Proprietary stuff cannot be mixed with such distros. But Fedora 8 will ship with 'Codec Buddy' by default. Read!!


----------



## Dark Star (Nov 8, 2007)

WTH is it released ? Werewolf is still few hours away i guess


----------



## SunnyChahal (Nov 8, 2007)

released now.
*fedoraproject.org/get-fedora

DL from here.


----------



## Pathik (Nov 8, 2007)

Great Noozzzz.. 
hope some mag gives it in december..


----------



## QwertyManiac (Nov 8, 2007)

Dark Star said:
			
		

> WTH is it released ? Werewolf is still few hours away i guess


Heh, they just take a few days extra to let the downloads spread and be ready on all participating mirrors. The final was already ready days ago. Happens with most distros


----------



## sachin_kothari (Nov 8, 2007)

So now it is officially released.


----------



## SunnyChahal (Nov 8, 2007)

do post ur reviews guyz.


----------



## azzu (Nov 9, 2007)

hoping this from nxt DIGIT Issue


----------



## vaithy (Nov 9, 2007)

Hello,

except Pulse Audio,  most of the innovation appear to be half cooked,..

See the review
*lunapark6.com/fedora-8-review.html


----------



## QwertyManiac (Nov 9, 2007)

Codec Buddy works only when triggered by Totem in GNOME, sort of bad.


----------



## Cool G5 (Nov 9, 2007)

^You mean it won't work in KDE?
i.e you mean one should first have to boot into gnome???
Correct me if i am wrong.


----------



## QwertyManiac (Nov 9, 2007)

——

§ **STATED PROBLEM A**
Print the stretch of the Fedora 8 thread from "Codec Buddy works" through "boot into gnome???".
§ **STATED PROBLEM B**
Answer these from the Fedora 8 thread:
(i) What will Fedora 8 ship with by default?
(ii) Which feature does vaithy exclude from the claim that most of the innovation is half cooked?
(iii) According to QwertyManiac, what triggers Codec Buddy?
§ **STATED PROBLEM C**
Say whether each statement agrees with the Fedora 8 thread. Quote the words that decide it.
(i) Dark Star guessed that Werewolf was still a few hours away.
(ii) QwertyManiac says the final was not ready until the day of release.
(iii) azzu hopes to get it from the next DIGIT issue.

§ **GIVEN MATERIAL**
——

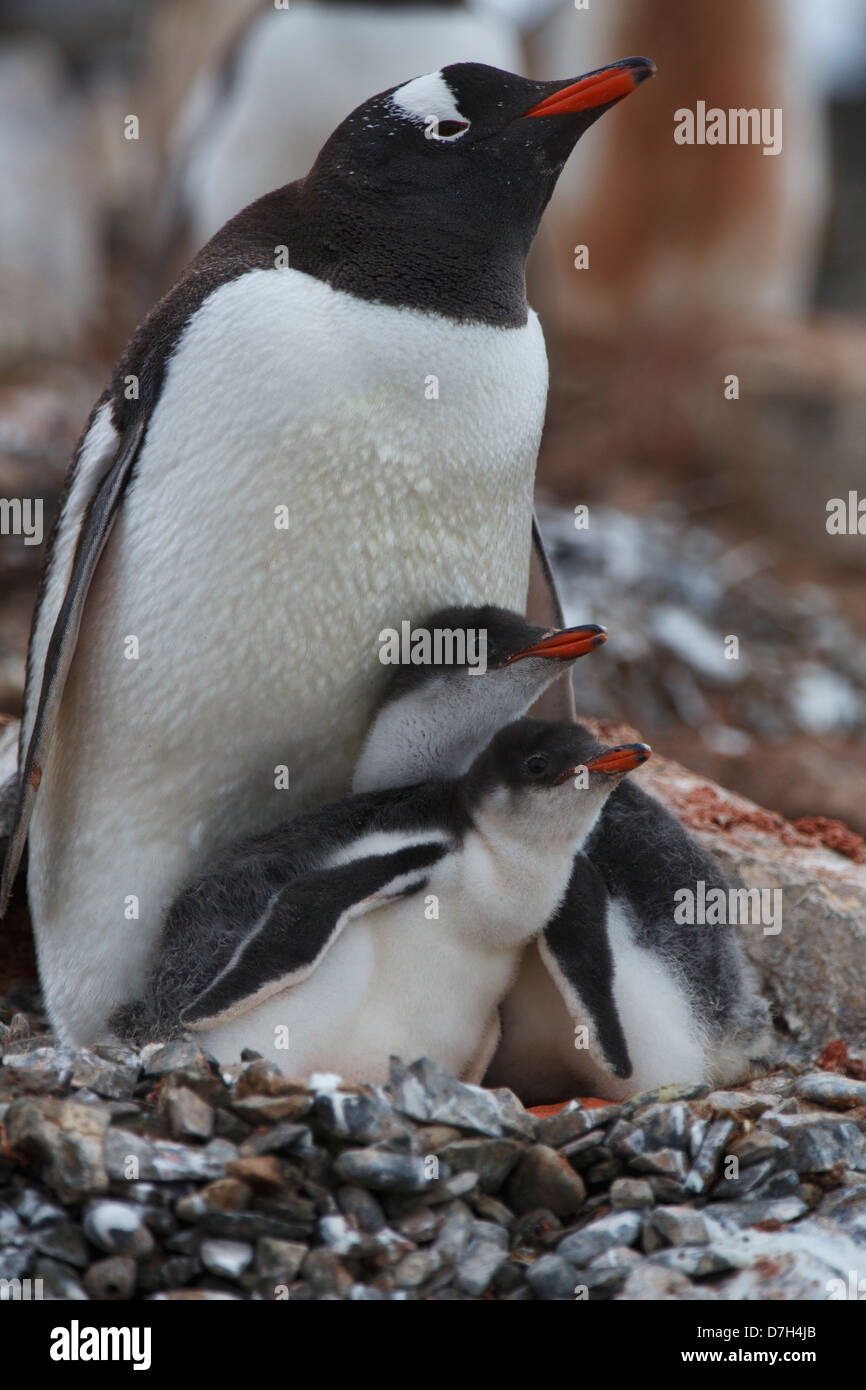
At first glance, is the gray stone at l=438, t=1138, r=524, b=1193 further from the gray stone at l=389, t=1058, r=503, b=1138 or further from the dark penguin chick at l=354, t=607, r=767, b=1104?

——

§ **EXPECTED OUTPUT A**
Codec Buddy works only when triggered by Totem in GNOME, sort of bad.


----------



## Cool G5 (Nov 9, 2007)

^You mean it won't work in KDE?
i.e you mean one should first have to boot into gnome???

§ **EXPECTED OUTPUT B**
(i) Codec Buddy
(ii) Pulse Audio
(iii) Totem in GNOME

§ **EXPECTED OUTPUT C**
(i) Yes: "Werewolf is still few hours away i guess"
(ii) No: "The final was already ready days ago."
(iii) Yes: "hoping this from nxt DIGIT Issue"